Task to carry out> Copy out word for word the stretch of the material from the line containing "it in metres?" through the end of the material, omitting the pictures.

Dataset>
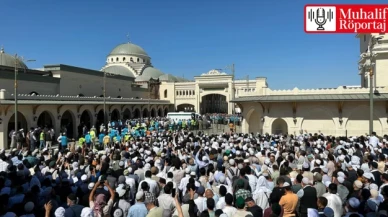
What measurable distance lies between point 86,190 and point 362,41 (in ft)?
105

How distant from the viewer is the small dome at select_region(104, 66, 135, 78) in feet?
193

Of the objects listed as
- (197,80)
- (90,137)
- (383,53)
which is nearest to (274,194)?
(90,137)

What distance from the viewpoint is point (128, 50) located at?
66.2 meters

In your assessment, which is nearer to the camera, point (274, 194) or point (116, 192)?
point (274, 194)

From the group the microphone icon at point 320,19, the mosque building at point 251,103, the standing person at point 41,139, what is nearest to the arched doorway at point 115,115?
the mosque building at point 251,103

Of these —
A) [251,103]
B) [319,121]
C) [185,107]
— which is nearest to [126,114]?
[185,107]

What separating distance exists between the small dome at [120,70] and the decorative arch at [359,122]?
45.4 meters

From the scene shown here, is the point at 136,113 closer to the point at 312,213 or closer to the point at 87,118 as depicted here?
the point at 87,118

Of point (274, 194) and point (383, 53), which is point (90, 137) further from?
point (383, 53)

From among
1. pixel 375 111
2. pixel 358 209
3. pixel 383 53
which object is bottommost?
pixel 358 209

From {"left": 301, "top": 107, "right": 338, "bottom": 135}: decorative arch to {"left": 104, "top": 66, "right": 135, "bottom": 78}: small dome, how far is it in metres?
43.0

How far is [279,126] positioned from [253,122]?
2.72 metres

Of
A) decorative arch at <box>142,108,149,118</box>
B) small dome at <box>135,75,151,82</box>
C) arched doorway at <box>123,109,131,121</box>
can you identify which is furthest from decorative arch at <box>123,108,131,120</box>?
small dome at <box>135,75,151,82</box>

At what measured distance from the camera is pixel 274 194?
5867mm
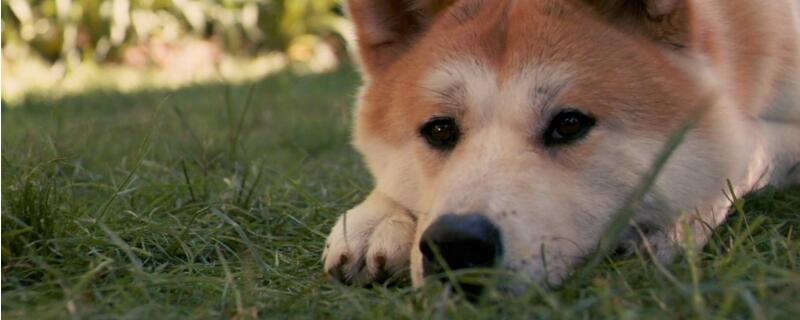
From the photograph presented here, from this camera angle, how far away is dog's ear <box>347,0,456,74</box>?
311 cm

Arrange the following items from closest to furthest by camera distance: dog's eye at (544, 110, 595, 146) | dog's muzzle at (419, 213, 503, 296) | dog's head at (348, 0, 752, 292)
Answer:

Result for this exercise>
From {"left": 301, "top": 107, "right": 338, "bottom": 135}: decorative arch to {"left": 104, "top": 66, "right": 135, "bottom": 78}: small dome, how far is it in metres?
43.0

How far is [279,126] positioned from [253,122]?
2.72 metres

Of
A) decorative arch at <box>142,108,149,118</box>
B) small dome at <box>135,75,151,82</box>
C) arched doorway at <box>123,109,131,121</box>
can you identify which is furthest from decorative arch at <box>123,108,131,120</box>?
small dome at <box>135,75,151,82</box>

At what measured distance from the camera is pixel 274 194?
5867mm
From the photograph presented here, from this camera angle, how far away is dog's ear <box>347,0,456,74</box>?
311 cm

Arrange the following items from closest to furthest by camera distance: dog's eye at (544, 110, 595, 146) | dog's muzzle at (419, 213, 503, 296) | dog's head at (348, 0, 752, 292)
Answer:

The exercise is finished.